For Readers New to APS
Start with:
- What Is APS?
- Understanding APS
- Naturalising Life
- How APS Explains Life
- The Core Structure of APS
For Readers Interested in Persistence and Temporality
Recommended pathway:
- Persistence — Organised Continuity Through Time
- Viability — The Organising Principle of Biological Persistence
- Temporal Organisation and Organised Persistence
- Scale, Time, and Persistence
- Adaptation — How Living Systems Sustain Themselves Through Change
For Readers Interested in Development
Recommended pathway:
- Development as Organised Persistence
- Development and Biological Continuity
- Developmental Stability Is Not Rigidity
- The Developmental Organisation of Life
For Evolutionary Theorists
Recommended pathway:
- Evolution as the Historical Transformation of Organised Persistence
- Variation
- Adaptation
- Inheritance
- Fitness
- Natural Selection
- Biological Individual
For Cognition and Information Researchers
Recommended pathway:
- Evaluation
- Semiosis
- Meaning
- Information
- Representation
- Cognition
- Cognition — Where Does It Belong in Biology?
- Consciousness
For Readers Interested in Diagnosis and Empirical Application
Recommended pathway:
- Diagnosis as Continuity Analysis
- How to Diagnose a Biological System
- Malfunction
- Ecological Resilience
For Readers Interested in Social Organisation
Recommended pathway:
- The Social Organisation of Life
- Social Continuity and Organised Persistence
- APS and Norms
- Social Organisation and Distributed Persistence
For Philosophers of Biology
Recommended pathway:
- APS as Philosophy
- APS and Contemporary Theories
- Why Philosophy of Biology Matters
- Why APS Is Not Holism
- Why APS Is Not Organicism
APS as an Organising Framework
APS is not intended to replace existing biological research programmes. Its purpose is to clarify the organisational conditions that biological explanation already presupposes and to provide a coherent explanatory architecture through which diverse biological phenomena become intelligible within a common framework.

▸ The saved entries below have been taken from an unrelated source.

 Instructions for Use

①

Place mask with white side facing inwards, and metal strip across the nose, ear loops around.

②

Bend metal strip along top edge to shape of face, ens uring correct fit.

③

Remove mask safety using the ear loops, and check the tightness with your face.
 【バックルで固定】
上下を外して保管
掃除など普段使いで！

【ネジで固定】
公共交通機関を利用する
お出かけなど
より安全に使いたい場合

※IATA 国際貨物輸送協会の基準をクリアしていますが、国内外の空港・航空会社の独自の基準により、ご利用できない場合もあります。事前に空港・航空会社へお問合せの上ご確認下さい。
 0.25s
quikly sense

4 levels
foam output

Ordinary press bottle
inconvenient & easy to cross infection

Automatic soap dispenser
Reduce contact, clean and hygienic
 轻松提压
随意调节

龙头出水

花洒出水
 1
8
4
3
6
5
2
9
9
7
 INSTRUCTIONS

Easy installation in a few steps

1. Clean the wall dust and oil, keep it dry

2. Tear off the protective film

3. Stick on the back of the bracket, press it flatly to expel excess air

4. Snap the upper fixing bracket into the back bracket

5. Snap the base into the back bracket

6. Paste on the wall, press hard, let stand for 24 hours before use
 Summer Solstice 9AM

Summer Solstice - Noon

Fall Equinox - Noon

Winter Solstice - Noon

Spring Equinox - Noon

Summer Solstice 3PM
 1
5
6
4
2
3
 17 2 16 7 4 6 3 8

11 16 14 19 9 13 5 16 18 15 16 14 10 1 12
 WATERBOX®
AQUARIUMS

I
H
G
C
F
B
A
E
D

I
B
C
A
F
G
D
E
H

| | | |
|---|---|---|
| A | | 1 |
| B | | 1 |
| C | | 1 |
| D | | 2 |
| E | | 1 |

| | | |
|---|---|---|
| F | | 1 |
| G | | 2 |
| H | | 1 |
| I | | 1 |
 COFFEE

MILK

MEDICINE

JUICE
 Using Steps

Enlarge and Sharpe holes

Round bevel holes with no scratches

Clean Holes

The framework therefore aims to provide:
- a clearer account of what living systems are;
- a more coherent structure for biological explanation;
- a unified account relating mechanism, function, development, evolution, ecology, cognition, and diagnosis;
- and an explanatory architecture capable of integrating multiple biological domains within a continuity-oriented perspective.
APS consequently develops through interconnected continuity architectures while maintaining a common explanatory grammar organised around agency, process, scale, viability, persistence, and continuity.
The result is not a collection of separate theories but an increasingly integrated account of life as viability-oriented organised persistence sustained across time.
How to Use This Map
Readers do not need to follow every pathway in sequence.
Some will arrive through questions about evolution. Others may be interested primarily in development, cognition, diagnosis, ecology, or philosophy of biology. The purpose of the architecture map is therefore not to prescribe a single route through APS but to make the structure of the framework visible so that readers can identify pathways most relevant to their interests.
As the framework continues to develop, additional pathways may emerge. The underlying architecture, however, remains constant.
Viability-oriented organised persistence provides the explanatory centre.
Agency, process, and scale provide the explanatory grammar.
The various domains of APS reveal how continuity is organised, maintained, transformed, and extended across different biological contexts.
Key Point
APS is best understood as a connected system of continuity architectures rather than a collection of independent topics.
Persistence, development, ecology, evolution, cognition, diagnosis, social organisation, and philosophy of biology all emerge from a common explanatory commitment to understanding how living systems maintain viable continuity through time.
This architecture map provides a guide to those pathways and to the broader explanatory structure that connects them into a unified framework.